PROBLEMS AND TASKS:
**A)** In the forum thread, which lab does the first post name as a source for GH?
**B)** Reproduce verbatim the part of the records that opens with the line containing "Judging by this image, is" and runs through the end of the records.

QUOTED PASSAGE:
Guys a couple of the sites people are linking to and mentioning sell GH one is DRS labs for this reason please do not link or mention the site as it is a source for GH.


----------



## Matt2 (Feb 7, 2012)

Pscarb said:


> Guys a couple of the sites people are linking to and mentioning sell GH one is DRS labs for this reason please do not link or mention the site as it is a source for GH.


Umm by mentioning DRS labs surely you have just done what you are asking us not to do?


----------



## B4PJS (Mar 28, 2013)

Matt2 said:


> Umm by mentioning DRS labs surely you have just done what you are asking us not to do? Is the HGH from there GTG?


He mentioned the lab, not the site itself.


----------



## Sambuca (Jul 25, 2012)

Matt2 said:


> Umm by mentioning DRS labs surely you have just done what you are asking us not to do? Is the HGH from there GTG?


lol this will not end well :lol:


----------



## Matt2 (Feb 7, 2012)

B4PJS said:


> He mentioned the lab, not the site itself.


True but a simple google search using the name finds the site!


----------



## resten (Apr 4, 2012)

Not this again


----------



## B4PJS (Mar 28, 2013)

Matt2 said:


> True but a simple google search using the name finds the site!


Same with all labs mate  The point is to not directly link it.


----------



## comfla (Feb 26, 2013)

Matt2 said:


> True but a simple google search using the name finds the site!


A wild Darwin Appears


----------



## Matt2 (Feb 7, 2012)

B4PJS said:


> Same with all labs mate  The point is to not directly link it.


Ahh ok. I read "sites people are linking to and mentioning sell GH" in the OP's original post to mean you should not mention the name of the site!


----------



## comfla (Feb 26, 2013)

Matt2 said:


> Ahh ok. I read "sites people are linking to and mentioning sell GH" in the OP's original post to mean you should not mention the name of the site!


----------



## 3752 (Jan 7, 2005)

Matt2 said:


> Umm by mentioning DRS labs surely you have just done what you are asking us not to do?


Idiot.......


----------



## m575 (Apr 4, 2010)

Pscarb said:


> Idiot.......


Quite tame really :lol:


----------



## 3752 (Jan 7, 2005)

m575 said:


> Quite tame really :lol:


yea i know but words really did fail me and i am tired


----------



## comfla (Feb 26, 2013)

Darwin is preparing to use selection


----------



## Roid-Rage (Nov 26, 2014)

So this lab we aren't allowed to mention ... is it any good?


----------

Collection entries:
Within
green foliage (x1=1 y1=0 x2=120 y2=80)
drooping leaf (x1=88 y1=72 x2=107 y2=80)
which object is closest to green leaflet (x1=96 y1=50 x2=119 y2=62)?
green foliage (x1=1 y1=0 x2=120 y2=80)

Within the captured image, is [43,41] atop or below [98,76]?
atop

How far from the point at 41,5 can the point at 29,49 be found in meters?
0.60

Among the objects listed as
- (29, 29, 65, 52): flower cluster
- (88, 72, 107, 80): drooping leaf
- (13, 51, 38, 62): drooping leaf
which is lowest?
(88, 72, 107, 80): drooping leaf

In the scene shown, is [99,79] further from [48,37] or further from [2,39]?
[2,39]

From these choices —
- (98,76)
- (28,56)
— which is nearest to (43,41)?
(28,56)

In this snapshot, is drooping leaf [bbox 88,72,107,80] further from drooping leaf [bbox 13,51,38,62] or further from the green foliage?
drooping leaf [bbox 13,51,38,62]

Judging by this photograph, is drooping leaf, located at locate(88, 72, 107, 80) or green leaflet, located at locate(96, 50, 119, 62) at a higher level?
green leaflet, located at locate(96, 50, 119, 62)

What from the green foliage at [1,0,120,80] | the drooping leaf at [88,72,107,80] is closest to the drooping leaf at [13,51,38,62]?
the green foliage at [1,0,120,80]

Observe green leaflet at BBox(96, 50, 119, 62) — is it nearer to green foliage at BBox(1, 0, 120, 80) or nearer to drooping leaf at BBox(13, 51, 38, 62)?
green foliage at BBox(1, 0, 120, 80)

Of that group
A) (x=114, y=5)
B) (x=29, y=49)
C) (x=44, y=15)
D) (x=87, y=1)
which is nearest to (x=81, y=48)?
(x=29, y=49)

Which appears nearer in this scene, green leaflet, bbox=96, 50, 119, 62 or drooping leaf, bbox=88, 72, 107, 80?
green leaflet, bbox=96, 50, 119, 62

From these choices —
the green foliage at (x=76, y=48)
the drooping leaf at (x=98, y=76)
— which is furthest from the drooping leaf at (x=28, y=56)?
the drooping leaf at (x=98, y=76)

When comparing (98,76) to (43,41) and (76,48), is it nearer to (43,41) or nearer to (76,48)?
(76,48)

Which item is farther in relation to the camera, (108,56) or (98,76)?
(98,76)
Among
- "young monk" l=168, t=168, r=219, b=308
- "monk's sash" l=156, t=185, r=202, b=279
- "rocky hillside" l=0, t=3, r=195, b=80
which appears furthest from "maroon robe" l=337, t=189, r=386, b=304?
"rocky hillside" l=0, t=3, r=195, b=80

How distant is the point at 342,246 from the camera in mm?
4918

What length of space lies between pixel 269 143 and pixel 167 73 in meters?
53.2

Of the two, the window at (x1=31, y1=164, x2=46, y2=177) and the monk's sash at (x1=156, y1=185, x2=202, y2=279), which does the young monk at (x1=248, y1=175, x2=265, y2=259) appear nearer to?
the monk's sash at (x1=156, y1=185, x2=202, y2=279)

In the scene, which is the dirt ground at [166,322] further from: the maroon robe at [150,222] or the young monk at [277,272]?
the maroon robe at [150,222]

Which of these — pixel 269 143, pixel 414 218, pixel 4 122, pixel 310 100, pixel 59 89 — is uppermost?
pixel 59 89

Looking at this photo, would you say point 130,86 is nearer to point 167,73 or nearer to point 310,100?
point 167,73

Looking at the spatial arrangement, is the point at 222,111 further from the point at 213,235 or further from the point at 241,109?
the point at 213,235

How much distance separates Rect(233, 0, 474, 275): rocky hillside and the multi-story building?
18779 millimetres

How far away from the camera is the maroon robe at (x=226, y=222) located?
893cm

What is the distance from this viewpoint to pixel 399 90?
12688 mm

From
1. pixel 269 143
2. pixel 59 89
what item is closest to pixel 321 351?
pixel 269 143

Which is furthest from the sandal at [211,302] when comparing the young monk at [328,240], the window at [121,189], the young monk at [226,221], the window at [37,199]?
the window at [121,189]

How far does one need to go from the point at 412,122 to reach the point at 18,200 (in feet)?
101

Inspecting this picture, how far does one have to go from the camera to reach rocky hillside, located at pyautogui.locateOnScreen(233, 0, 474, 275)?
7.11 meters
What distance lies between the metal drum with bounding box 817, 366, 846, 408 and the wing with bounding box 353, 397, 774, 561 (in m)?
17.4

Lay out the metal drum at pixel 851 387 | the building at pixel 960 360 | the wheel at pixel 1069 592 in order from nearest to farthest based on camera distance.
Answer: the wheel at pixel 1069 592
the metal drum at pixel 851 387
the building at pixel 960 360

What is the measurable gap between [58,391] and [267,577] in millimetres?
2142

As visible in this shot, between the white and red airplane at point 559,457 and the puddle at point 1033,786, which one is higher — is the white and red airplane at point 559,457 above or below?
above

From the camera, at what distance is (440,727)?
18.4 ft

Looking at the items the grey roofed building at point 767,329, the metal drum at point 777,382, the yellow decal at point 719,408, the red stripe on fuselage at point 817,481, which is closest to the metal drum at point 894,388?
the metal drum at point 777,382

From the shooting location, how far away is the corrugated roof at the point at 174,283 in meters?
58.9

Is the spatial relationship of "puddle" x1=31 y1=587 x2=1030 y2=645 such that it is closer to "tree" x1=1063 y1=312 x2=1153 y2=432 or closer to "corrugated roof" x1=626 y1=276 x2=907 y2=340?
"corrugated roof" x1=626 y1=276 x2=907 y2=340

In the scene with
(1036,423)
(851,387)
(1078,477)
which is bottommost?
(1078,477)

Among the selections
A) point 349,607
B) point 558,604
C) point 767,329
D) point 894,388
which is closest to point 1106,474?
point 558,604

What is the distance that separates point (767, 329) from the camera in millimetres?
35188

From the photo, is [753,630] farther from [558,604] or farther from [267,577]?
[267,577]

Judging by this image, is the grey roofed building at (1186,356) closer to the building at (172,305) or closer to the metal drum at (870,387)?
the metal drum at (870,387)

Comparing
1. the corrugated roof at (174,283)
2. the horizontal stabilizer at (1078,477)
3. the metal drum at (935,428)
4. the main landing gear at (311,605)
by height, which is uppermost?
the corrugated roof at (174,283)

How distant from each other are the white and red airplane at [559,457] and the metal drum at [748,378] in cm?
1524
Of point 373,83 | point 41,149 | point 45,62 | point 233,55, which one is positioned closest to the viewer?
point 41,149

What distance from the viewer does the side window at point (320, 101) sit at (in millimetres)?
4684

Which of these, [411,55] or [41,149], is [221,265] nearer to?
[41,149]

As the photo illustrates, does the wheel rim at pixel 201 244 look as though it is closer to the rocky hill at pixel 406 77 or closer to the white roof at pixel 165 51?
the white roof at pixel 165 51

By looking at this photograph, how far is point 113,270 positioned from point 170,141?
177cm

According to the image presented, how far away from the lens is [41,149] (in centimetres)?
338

EXERCISE SOLUTIONS:
**A)** DRS labs.

**B)**
Judging by this image, is the grey roofed building at (1186,356) closer to the building at (172,305) or closer to the metal drum at (870,387)?
the metal drum at (870,387)

Comparing
1. the corrugated roof at (174,283)
2. the horizontal stabilizer at (1078,477)
3. the metal drum at (935,428)
4. the main landing gear at (311,605)
by height, which is uppermost?
the corrugated roof at (174,283)

How distant from each other are the white and red airplane at [559,457] and the metal drum at [748,378] in cm?
1524
Of point 373,83 | point 41,149 | point 45,62 | point 233,55, which one is positioned closest to the viewer?
point 41,149

What distance from the viewer does the side window at point (320, 101) sit at (in millimetres)?
4684

Which of these, [411,55] or [41,149], is [221,265] nearer to?
[41,149]

As the photo illustrates, does the wheel rim at pixel 201 244 look as though it is closer to the rocky hill at pixel 406 77 or closer to the white roof at pixel 165 51?
the white roof at pixel 165 51

By looking at this photograph, how far is point 113,270 positioned from point 170,141?
177cm

According to the image presented, how far away from the lens is [41,149] (in centimetres)?
338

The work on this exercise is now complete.